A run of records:

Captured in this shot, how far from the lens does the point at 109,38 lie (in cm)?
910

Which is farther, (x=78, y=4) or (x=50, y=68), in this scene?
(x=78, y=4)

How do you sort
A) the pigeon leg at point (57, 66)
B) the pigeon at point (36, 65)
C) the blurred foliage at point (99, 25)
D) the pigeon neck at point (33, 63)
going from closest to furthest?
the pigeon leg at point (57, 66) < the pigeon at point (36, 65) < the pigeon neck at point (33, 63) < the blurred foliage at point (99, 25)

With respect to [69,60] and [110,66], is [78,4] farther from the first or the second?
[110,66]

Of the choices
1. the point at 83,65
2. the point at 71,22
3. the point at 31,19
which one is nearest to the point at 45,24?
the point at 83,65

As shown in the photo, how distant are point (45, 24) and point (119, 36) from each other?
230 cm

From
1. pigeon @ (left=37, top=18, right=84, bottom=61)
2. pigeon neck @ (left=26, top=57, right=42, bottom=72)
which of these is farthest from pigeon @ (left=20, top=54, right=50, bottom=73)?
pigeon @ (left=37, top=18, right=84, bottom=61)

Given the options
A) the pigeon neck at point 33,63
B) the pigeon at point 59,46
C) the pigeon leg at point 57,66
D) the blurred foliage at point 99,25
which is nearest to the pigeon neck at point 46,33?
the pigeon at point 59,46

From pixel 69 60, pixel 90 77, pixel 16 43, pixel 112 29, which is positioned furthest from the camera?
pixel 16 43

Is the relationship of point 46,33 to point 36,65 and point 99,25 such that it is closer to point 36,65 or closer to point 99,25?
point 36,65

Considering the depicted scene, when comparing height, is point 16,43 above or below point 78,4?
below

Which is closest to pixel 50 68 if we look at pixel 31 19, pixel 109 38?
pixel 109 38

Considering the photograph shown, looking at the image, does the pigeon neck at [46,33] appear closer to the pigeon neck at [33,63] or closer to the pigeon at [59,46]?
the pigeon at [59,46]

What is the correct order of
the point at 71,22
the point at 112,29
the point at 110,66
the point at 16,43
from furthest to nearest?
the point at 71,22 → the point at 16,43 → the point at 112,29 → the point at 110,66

__AIM__:
Copy out the stretch from the line that contains "With respect to" through the end of the records, keeping every line as it is.

__SOLUTION TO THIS TASK__:
With respect to [69,60] and [110,66], is [78,4] farther from the first or the second?
[110,66]

Of the choices
1. the point at 83,65
2. the point at 71,22
3. the point at 31,19
which one is nearest to the point at 45,24?
the point at 83,65

As shown in the photo, how distant are point (45, 24) and point (119, 36) from each other?
230 cm

From
1. pigeon @ (left=37, top=18, right=84, bottom=61)
2. pigeon neck @ (left=26, top=57, right=42, bottom=72)
which of these is farthest from pigeon @ (left=20, top=54, right=50, bottom=73)?
pigeon @ (left=37, top=18, right=84, bottom=61)

Given the options
A) the pigeon neck at point 33,63
B) the pigeon at point 59,46
C) the pigeon leg at point 57,66
D) the blurred foliage at point 99,25
which is nearest to the pigeon neck at point 46,33?
the pigeon at point 59,46

From pixel 69 60, pixel 90 77, pixel 16 43, pixel 112 29, which is positioned furthest from the camera?
pixel 16 43

Is the relationship of point 46,33 to point 36,65 and point 99,25 such that it is closer to point 36,65 or closer to point 99,25?
point 36,65

Considering the depicted scene, when comparing height, is point 16,43 above or below point 78,4?
below

Which is closest to pixel 50 68 if we look at pixel 31 19, pixel 109 38?
pixel 109 38

Considering the photograph shown, looking at the image, does the pigeon neck at [46,33] appear closer to the pigeon neck at [33,63] or closer to the pigeon at [59,46]?
the pigeon at [59,46]

What is the correct order of
the point at 71,22
the point at 112,29
the point at 110,66
the point at 16,43
from furthest to nearest?
the point at 71,22 → the point at 16,43 → the point at 112,29 → the point at 110,66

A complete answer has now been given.